Task brief ▸ Please swap every "scalloped" in the items below for "fluted" and write the items out again with nothing else changed. Leave out the pictures.
>>>
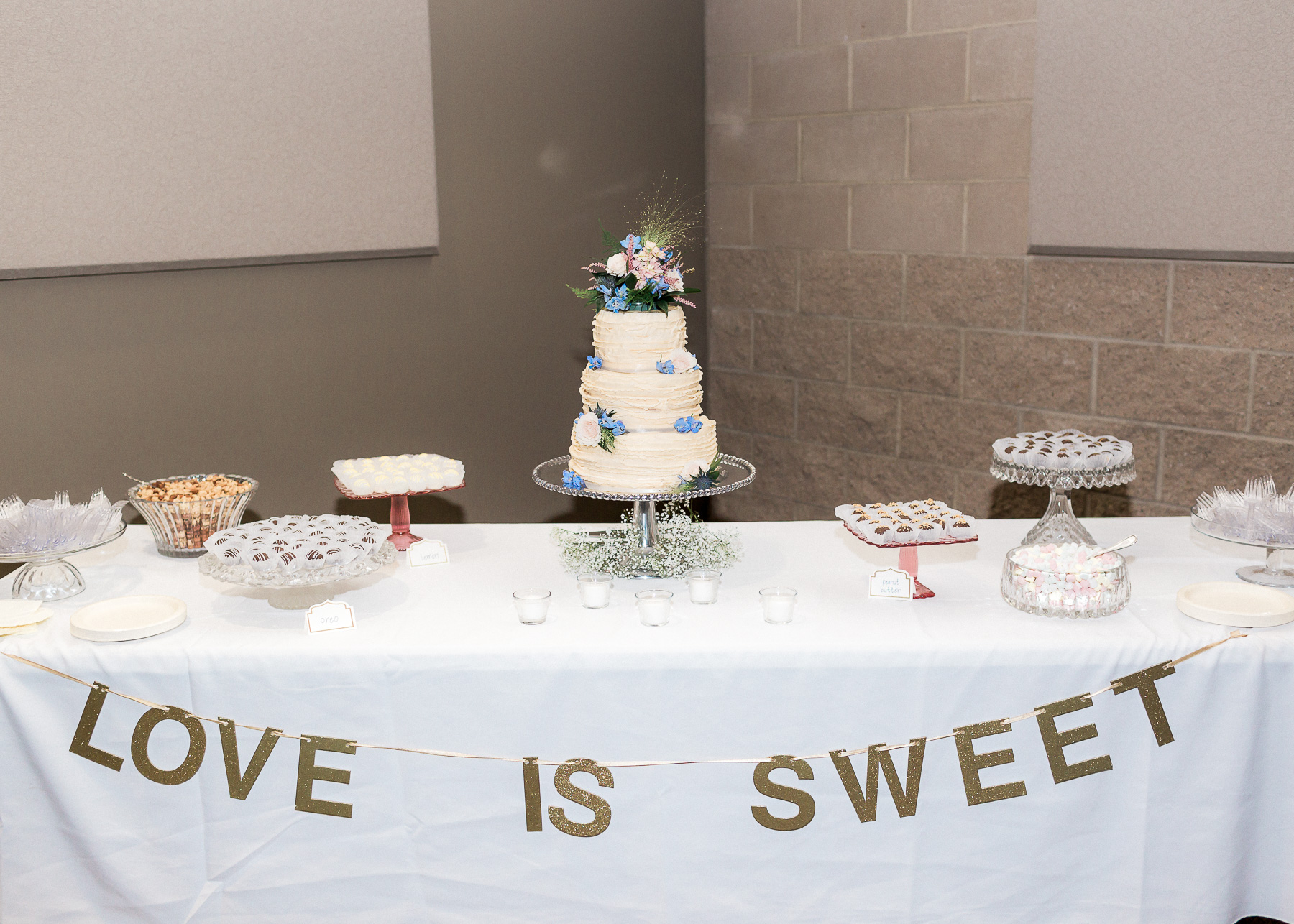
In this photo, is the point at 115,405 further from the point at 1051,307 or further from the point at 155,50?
the point at 1051,307

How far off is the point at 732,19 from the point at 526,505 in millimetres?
1775

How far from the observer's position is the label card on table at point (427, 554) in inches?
86.7

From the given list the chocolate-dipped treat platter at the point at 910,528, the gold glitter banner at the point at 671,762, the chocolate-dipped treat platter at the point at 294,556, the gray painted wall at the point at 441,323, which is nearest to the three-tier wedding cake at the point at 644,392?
the chocolate-dipped treat platter at the point at 910,528

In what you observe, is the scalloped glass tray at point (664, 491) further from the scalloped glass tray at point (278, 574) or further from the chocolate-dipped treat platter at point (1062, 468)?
the chocolate-dipped treat platter at point (1062, 468)

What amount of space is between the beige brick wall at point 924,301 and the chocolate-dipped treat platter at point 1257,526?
0.90 metres

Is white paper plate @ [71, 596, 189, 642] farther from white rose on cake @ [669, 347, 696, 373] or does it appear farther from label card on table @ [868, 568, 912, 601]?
label card on table @ [868, 568, 912, 601]

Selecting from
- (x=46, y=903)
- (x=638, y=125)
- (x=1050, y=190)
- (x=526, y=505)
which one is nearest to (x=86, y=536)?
(x=46, y=903)

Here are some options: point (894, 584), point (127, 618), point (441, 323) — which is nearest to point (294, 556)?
point (127, 618)

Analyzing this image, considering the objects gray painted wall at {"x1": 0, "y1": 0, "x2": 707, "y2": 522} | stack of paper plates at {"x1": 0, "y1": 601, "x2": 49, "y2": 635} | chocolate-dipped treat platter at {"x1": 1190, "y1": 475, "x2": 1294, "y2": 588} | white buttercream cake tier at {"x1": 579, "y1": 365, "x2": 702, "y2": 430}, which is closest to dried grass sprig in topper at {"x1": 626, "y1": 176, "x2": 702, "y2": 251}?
gray painted wall at {"x1": 0, "y1": 0, "x2": 707, "y2": 522}

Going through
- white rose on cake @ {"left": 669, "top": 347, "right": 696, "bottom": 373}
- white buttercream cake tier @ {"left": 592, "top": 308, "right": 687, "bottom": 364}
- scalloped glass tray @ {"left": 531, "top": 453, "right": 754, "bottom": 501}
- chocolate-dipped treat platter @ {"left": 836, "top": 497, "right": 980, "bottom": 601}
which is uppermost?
white buttercream cake tier @ {"left": 592, "top": 308, "right": 687, "bottom": 364}

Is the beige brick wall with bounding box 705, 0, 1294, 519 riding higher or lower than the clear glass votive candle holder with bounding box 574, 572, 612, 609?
higher

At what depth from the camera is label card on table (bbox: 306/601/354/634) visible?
1.87 m

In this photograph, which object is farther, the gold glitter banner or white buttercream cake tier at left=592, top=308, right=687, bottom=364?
white buttercream cake tier at left=592, top=308, right=687, bottom=364

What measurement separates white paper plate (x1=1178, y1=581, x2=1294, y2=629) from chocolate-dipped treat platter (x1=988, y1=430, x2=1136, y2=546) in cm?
21
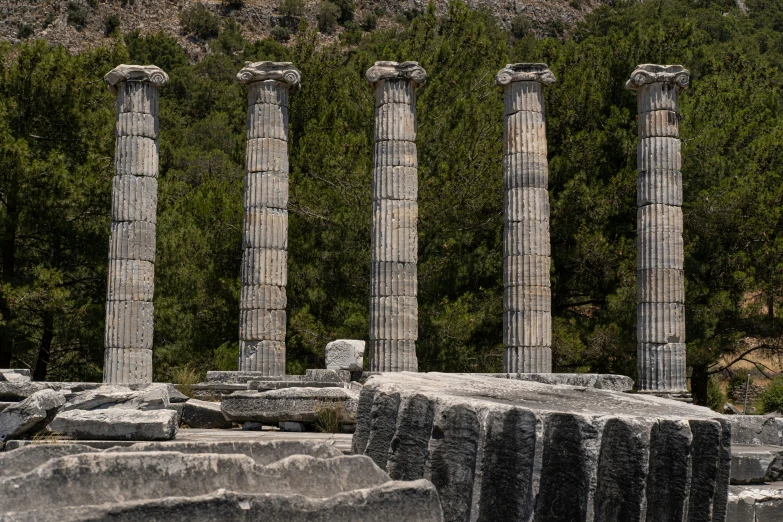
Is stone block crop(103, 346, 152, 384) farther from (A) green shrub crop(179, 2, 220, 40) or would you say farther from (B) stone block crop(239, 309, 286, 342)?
(A) green shrub crop(179, 2, 220, 40)

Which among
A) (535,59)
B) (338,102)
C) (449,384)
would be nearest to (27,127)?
(338,102)

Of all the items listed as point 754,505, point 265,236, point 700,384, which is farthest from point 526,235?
point 754,505

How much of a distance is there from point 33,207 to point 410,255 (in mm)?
8516

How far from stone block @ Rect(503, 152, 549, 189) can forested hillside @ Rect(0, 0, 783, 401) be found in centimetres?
381

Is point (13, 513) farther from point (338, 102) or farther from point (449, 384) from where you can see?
point (338, 102)

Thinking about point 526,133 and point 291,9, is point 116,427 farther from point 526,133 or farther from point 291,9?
point 291,9

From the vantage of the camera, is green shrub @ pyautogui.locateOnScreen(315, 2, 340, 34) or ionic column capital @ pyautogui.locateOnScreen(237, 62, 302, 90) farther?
green shrub @ pyautogui.locateOnScreen(315, 2, 340, 34)

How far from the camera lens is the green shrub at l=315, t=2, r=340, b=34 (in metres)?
77.3

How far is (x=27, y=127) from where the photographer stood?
23766 millimetres

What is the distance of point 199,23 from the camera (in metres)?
74.2

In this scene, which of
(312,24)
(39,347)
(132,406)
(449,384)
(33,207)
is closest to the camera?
(449,384)

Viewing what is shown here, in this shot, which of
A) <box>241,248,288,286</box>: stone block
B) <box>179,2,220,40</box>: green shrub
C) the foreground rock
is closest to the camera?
the foreground rock

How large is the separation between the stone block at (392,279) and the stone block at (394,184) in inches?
50.6

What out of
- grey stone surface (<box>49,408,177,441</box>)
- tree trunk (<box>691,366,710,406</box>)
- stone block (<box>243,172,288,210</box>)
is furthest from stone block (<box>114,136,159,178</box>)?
tree trunk (<box>691,366,710,406</box>)
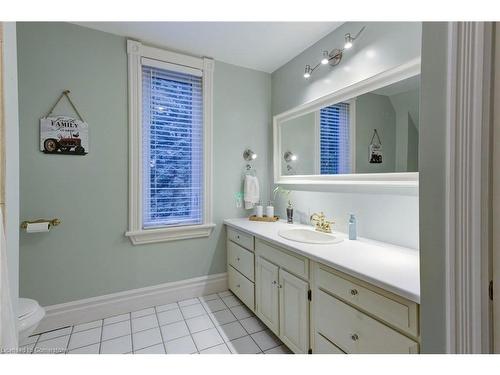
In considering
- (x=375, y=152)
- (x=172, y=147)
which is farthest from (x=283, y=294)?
(x=172, y=147)

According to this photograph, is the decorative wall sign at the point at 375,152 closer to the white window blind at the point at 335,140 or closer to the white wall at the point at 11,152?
the white window blind at the point at 335,140

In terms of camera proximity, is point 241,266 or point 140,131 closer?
point 140,131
<<<
Output for this exercise ▸
In this photo, is the point at 115,405 further from the point at 1051,307 or further from the point at 155,50?
the point at 1051,307

How far off is the point at 732,19 from the point at 526,505 in millimetres?
1775

How far from the observer's position is the label card on table at point (427, 554) in inches?
86.7

From the given list the chocolate-dipped treat platter at the point at 910,528, the gold glitter banner at the point at 671,762, the chocolate-dipped treat platter at the point at 294,556, the gray painted wall at the point at 441,323, which is nearest to the three-tier wedding cake at the point at 644,392?
the chocolate-dipped treat platter at the point at 910,528

In what you observe, is the fluted glass tray at point (664, 491) further from the fluted glass tray at point (278, 574) or further from the chocolate-dipped treat platter at point (1062, 468)?
the chocolate-dipped treat platter at point (1062, 468)

What amount of space is between the beige brick wall at point 924,301 and the chocolate-dipped treat platter at point 1257,526?
0.90 metres

Is white paper plate @ [71, 596, 189, 642] farther from white rose on cake @ [669, 347, 696, 373] or does it appear farther from label card on table @ [868, 568, 912, 601]?
label card on table @ [868, 568, 912, 601]

Selecting from
- (x=46, y=903)
- (x=638, y=125)
- (x=1050, y=190)
- (x=526, y=505)
which one is nearest to (x=86, y=536)?
(x=46, y=903)

Here are some options: point (894, 584), point (127, 618), point (441, 323) — which is nearest to point (294, 556)?
point (127, 618)

Analyzing this image, considering the objects gray painted wall at {"x1": 0, "y1": 0, "x2": 707, "y2": 522} | stack of paper plates at {"x1": 0, "y1": 601, "x2": 49, "y2": 635} | chocolate-dipped treat platter at {"x1": 1190, "y1": 475, "x2": 1294, "y2": 588} | white buttercream cake tier at {"x1": 579, "y1": 365, "x2": 702, "y2": 430}, which is closest to dried grass sprig in topper at {"x1": 626, "y1": 176, "x2": 702, "y2": 251}?
gray painted wall at {"x1": 0, "y1": 0, "x2": 707, "y2": 522}

Going through
- white rose on cake @ {"left": 669, "top": 347, "right": 696, "bottom": 373}
- white buttercream cake tier @ {"left": 592, "top": 308, "right": 687, "bottom": 364}
- fluted glass tray @ {"left": 531, "top": 453, "right": 754, "bottom": 501}
- chocolate-dipped treat platter @ {"left": 836, "top": 497, "right": 980, "bottom": 601}
which is uppermost?
white buttercream cake tier @ {"left": 592, "top": 308, "right": 687, "bottom": 364}

Is the beige brick wall with bounding box 705, 0, 1294, 519 riding higher or lower than the clear glass votive candle holder with bounding box 574, 572, 612, 609?
higher

At what depth from the camera is label card on table (bbox: 306/601/354/634) visible?
1.87 m

In this photograph, which object is farther, the gold glitter banner or white buttercream cake tier at left=592, top=308, right=687, bottom=364?
white buttercream cake tier at left=592, top=308, right=687, bottom=364

What measurement separates white paper plate (x1=1178, y1=581, x2=1294, y2=629) from chocolate-dipped treat platter (x1=988, y1=430, x2=1136, y2=546) in cm?
21
Is stone block crop(103, 346, 152, 384) farther from (A) green shrub crop(179, 2, 220, 40) or would you say farther from (B) stone block crop(239, 309, 286, 342)?
(A) green shrub crop(179, 2, 220, 40)

Which among
A) (535,59)
B) (338,102)
C) (449,384)
would be nearest to (27,127)?
(338,102)

Of all the items listed as point 754,505, point 265,236, point 700,384, which is farthest from point 526,235?
point 754,505

How much of a distance is there from point 33,207 to point 410,255 (in mm)?
8516

How far from stone block @ Rect(503, 152, 549, 189) can forested hillside @ Rect(0, 0, 783, 401) be found in centimetres?
381

Is point (13, 513) farther from point (338, 102) or farther from point (449, 384) from where you can see?
point (338, 102)

Thinking about point 526,133 and point 291,9, is point 116,427 farther from point 526,133 or farther from point 291,9?
point 291,9

From the vantage of the camera, is green shrub @ pyautogui.locateOnScreen(315, 2, 340, 34) or ionic column capital @ pyautogui.locateOnScreen(237, 62, 302, 90) farther?
green shrub @ pyautogui.locateOnScreen(315, 2, 340, 34)

How far from the camera lens is the green shrub at l=315, t=2, r=340, b=34 (in metres)?
77.3

How far is (x=27, y=127) from where the photographer stood?
23766 millimetres

What is the distance of point 199,23 from the camera (in metres)?
74.2

In this scene, which of
(312,24)
(39,347)
(132,406)
(449,384)
(33,207)
is closest to the camera?
(449,384)

Viewing what is shown here, in this shot, which of
A) <box>241,248,288,286</box>: stone block
B) <box>179,2,220,40</box>: green shrub
C) the foreground rock
is closest to the camera?
the foreground rock

How large is the separation between the stone block at (392,279) and the stone block at (394,184) in inches?
50.6

What out of
- grey stone surface (<box>49,408,177,441</box>)
- tree trunk (<box>691,366,710,406</box>)
- stone block (<box>243,172,288,210</box>)
is furthest from stone block (<box>114,136,159,178</box>)?
tree trunk (<box>691,366,710,406</box>)
In considering
- (x=375, y=152)
- (x=172, y=147)
which is farthest from (x=283, y=294)?
(x=172, y=147)

According to this photograph, is the decorative wall sign at the point at 375,152 closer to the white window blind at the point at 335,140 or closer to the white wall at the point at 11,152?
the white window blind at the point at 335,140

In terms of camera proximity, is point 241,266 or point 140,131 closer?
point 140,131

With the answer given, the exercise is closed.